When x=0, the coordinates of the two straight lines are (0,5/4) (0,5/4) respectively. These two points are symmetrical about x axis.

3. Let the straight line parallel to the straight line 12x-5y+3=0 be 12x-5y+c=0. The distance from the point (0, c/5) to the known straight line is:

4=| 12*0-5*(c/5)+3|/sqrt( 12^2+5^2)

4 = | c+3 |/Sqrt( 169)= | c+3 |/ 13

4* 13=|c+3| 52=|c+3|

So c=49, c=-55.

Then the linear equation is:

12x-5y+49=0。

12x-5y-55=0。 , 5,2. The slope is multiplied by-1, 2, and al in halo is 1. That is y = a * (lnx)+b.

2. replace y with -y to get.

3. Let the linear equation become

12x-5y+a=0

Take a point A from12x-5y+3 = 0 (-1/4,0).

The distance from a to 12x-5y+a=0 is 4.

According to the distance formula

┃- 1/4* 12+a┃/√( 12^2+5^2)=4

arrange

┃-3+a┃=4/ 13

A=43 ..., 2, y=aln x+b a times ln x.

Axisymmetry about x means that for the same x value, the y values of two straight lines are opposite. 2. Multiple-choice questions: This big question * * 12 small questions, with 5 points for each small question and * * 60 points.

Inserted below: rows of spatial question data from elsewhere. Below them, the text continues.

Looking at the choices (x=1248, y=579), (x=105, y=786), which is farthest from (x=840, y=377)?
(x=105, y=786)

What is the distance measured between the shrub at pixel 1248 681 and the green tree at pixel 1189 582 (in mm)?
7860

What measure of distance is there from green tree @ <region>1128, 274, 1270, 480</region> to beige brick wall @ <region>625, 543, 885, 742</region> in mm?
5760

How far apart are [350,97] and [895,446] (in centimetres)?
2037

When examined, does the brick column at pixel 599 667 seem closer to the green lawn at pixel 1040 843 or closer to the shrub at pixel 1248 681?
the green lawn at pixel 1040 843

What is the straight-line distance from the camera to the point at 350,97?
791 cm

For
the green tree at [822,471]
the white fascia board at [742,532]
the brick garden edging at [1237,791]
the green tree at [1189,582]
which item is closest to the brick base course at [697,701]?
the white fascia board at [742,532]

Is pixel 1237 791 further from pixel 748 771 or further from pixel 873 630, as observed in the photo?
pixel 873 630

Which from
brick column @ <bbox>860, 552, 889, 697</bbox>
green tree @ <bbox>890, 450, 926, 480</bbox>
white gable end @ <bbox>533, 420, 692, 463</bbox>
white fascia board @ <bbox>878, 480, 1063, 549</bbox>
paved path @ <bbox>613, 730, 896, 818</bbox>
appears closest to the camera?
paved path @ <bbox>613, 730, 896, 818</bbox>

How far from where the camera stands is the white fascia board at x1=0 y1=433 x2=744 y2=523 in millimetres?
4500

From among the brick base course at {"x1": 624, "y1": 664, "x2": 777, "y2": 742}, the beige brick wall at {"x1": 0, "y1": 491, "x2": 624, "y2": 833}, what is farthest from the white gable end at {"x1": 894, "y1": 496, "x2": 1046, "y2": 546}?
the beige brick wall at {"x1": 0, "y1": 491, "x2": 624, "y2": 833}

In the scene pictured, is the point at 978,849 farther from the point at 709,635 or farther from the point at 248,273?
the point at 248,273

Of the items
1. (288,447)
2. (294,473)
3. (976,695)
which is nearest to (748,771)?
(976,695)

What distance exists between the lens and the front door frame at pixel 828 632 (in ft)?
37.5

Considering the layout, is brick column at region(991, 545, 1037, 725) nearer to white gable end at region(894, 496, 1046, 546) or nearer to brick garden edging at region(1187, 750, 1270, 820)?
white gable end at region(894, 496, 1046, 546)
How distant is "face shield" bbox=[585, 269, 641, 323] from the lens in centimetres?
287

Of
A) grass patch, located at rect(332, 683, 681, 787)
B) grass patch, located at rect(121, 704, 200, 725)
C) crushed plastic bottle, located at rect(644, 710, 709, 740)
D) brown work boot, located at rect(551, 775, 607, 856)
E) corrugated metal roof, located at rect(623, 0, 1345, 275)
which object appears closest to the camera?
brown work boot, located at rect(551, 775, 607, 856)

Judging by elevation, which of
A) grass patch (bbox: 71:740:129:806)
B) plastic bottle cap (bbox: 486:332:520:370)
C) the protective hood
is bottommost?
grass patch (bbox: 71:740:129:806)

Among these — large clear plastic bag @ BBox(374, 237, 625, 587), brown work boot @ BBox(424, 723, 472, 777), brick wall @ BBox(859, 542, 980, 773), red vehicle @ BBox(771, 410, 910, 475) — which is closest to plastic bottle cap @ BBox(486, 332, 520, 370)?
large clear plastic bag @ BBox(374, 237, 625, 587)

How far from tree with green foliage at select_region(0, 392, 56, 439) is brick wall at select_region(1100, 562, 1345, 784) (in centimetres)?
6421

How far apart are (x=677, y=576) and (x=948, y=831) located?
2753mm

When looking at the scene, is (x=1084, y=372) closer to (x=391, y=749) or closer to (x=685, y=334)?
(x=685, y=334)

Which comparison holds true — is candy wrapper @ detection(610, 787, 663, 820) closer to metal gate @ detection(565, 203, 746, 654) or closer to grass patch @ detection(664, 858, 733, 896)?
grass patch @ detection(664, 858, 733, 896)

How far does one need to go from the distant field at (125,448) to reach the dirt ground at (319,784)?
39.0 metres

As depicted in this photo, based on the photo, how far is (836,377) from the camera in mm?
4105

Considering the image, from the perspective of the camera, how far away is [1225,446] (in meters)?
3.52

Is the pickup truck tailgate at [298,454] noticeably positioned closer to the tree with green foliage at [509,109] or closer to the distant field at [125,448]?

Of the four options given in each question, only one meets the requirements of the topic. ?

1. Let the complete set be I, pt = s.

TS=I (B)P=T=S (C)T=I (D)P=I

2. If I=Z, M= and S=, then M is.

(A) (B)

(C) (D)

3. If f(x)=(x+|x|), f (f (x)) is

, 1, challenge senior three mathematics-several math problems. Thank you!

Example of application of 1. function: What does al mean in y=aln x+b?

2. If the straight line L and the straight line 3x-4y+5=0 are symmetrical about X, then the equation of the straight line L is 3x+4y+5=0 (I don't understand why? )

3. What is the equation that a straight line is parallel to the straight line 12x-5y+3=0 and the distance is equal to 4? (Please write down the detailed process) Thank you!